___ EXCERPT TO READ ___

Tuesday, June 3, 2008

In Memorium

Ian's mother died a couple days ago, in Glasgow, Scotland. She would have been 88 this August. Mum was an especially dear, exceptional woman. She raised 15 kids in not the best circumstances, yet never lost her sense of humor. Mum was the best mother-in-law I could ever have hoped for. First, she raised Ian for me. Well, she got him just so far, then handed the job to me. I remember asking her once when do men grow up, and, typical of her humor, she said they never do.

The first time I met Mum in person, Yvonne was just a couple months old, and I was quite nervous to meet Ian's family. I remember her going out of her way to make me comfortable and feel at home. One time I was cutting the cores out of tomatoes to slice them when it was either Ian's sister Yvonne or Isobel who said they don't do it that way. Mum cut right in and said it was perfectly alright for me to cut the tomatoes like that. I also remember the time when Ian's younger brothers doused her with water from the upstairs bedroom window when she went out the back door. I was expecting a huge row, maybe a whipping or two (that's what would have happened in my family), but she just shook her finger at them and said, "You'll get yours!" Sure enough, it wasn't too long before she was calling them from that same upstairs window, they went running out the back door, having let down their guard, and she poured a bucket of cold water right on top of them. I thought it was hilarious and such a great response. During that same visit, Yvonne wouldn't get to sleep one night, so Mum took her upstairs. It wasn't too long before she came back down with Yvonne sound alseep in her arms. I was surprised and asked how she did it. "Rub a wee bit of scotch on her gums," she said. Alright, I must admit I wasn't too amused at the time, but Ian assured me for years that that was a common remedy in Scotland.

The first time we spent New Years Eve with Ian's family, I dreaded their tradition of sitting in a circle and every person having to entertain with a song, a joke, a story, etc. I was mortified, as I was quite shy at the time and couldn't imagine entertaining that big brood all by myself. Mum must have seen it in my face, as when it came my turn, she said I didn't have to do it. Ian's brothers said that wasn't fair and kidded me about it, but she told them to be quiet and went on to the next person. Oh, I was so grateful for her empathy then! I felt like she had saved me from the lions.

For years I'd spelled her name with an "h" at the end. While in Turkey I had a bracelet made for her with her name on it, again spelled with the "h." It was only a few years ago that I learned she never spelled her name with the "h" on it, and that I was the only one who ever referred to her as Sarah, rather than Sadie. Rather than correct me all those many times I'd misspelled her name, she saved face for me, took it in stride and even said she thought it was prettier spelled with an "h" on the end, and even though she used to never like the name Sarah, she always thought the way I pronounced it was very pretty. Now, how can you get any more humble, accepting and loving than that?

___

TASK REQUIREMENTS:
(a) Answer these questions from the memorial post:
(i) How many children did Mum raise?
(ii) What did Mum say she rubbed on Yvonne's gums to get her to sleep?
(iii) What name did everyone else call her instead of Sarah?
(b) Please carry the memorial post further in a paragraph or two, starting after its last sentence.
The rows that come after the memorial post are separate material.

___ RECORD SET ___

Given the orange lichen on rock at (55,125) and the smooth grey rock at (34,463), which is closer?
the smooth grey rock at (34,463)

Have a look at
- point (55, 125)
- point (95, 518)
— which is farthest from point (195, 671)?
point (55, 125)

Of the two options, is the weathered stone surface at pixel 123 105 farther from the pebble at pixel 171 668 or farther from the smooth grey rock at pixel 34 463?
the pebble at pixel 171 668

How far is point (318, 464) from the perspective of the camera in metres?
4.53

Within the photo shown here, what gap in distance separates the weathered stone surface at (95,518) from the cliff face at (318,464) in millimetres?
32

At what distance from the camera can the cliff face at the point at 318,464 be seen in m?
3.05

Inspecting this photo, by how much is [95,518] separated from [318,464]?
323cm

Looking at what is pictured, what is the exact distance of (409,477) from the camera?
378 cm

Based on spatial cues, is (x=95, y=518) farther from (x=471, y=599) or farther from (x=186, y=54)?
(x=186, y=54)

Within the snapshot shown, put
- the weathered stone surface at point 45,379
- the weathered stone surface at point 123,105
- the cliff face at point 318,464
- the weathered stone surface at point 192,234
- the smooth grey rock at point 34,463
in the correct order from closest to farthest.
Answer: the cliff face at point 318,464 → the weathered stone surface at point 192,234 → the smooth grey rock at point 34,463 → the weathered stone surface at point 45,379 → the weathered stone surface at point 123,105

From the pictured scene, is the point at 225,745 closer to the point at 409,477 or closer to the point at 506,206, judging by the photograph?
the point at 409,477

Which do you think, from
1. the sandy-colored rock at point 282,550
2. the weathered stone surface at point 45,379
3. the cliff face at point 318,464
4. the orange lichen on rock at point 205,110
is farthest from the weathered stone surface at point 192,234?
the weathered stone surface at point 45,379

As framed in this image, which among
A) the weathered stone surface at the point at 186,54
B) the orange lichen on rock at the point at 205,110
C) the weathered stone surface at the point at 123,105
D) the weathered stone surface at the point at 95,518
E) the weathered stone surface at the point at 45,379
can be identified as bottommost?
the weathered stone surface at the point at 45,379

___

ANSWER LIST:
(a)
(i) 15
(ii) A wee bit of scotch
(iii) Sadie

(b)
Over the years, Mum came to my rescue time and time again. I always felt she was on my side and she always reminded Ian that he'd better treat me right! She needn't have worried, though, as she'd taught him well. I had worried for years that she would hold it against me that Ian married an American and never moved back to Scotland, and I finally got the nerve to ask her about that. She said no, that moving to America was the best thing for Ian to do at the time, there was nothing for him in Scotland, and that he and I getting together was the best thing he ever did. She always assured me that I was a good wife and a good mother. Mum was truly the ideal mother-in-law. She was my hero, my mentor, and I've always strived to be as much like her as possible.

I can't imagine being responsible for 15 children, yet Mum did it successfully and gracefully. No one is the perfect parent, as the kids don't come with instructions and you can't get the experience before they come along, but some have a knack for doing it better than others. Some parents who have every advantage imaginable produce children who are addicts, belong in mental institutions, end up in jail, abuse their families. Some parents who have nothing but their own perseverance, patience and limitless love manage to produce children who contribute to the good of society and make their parents proud. I know Mum loved all her children and was extremely proud of all of them.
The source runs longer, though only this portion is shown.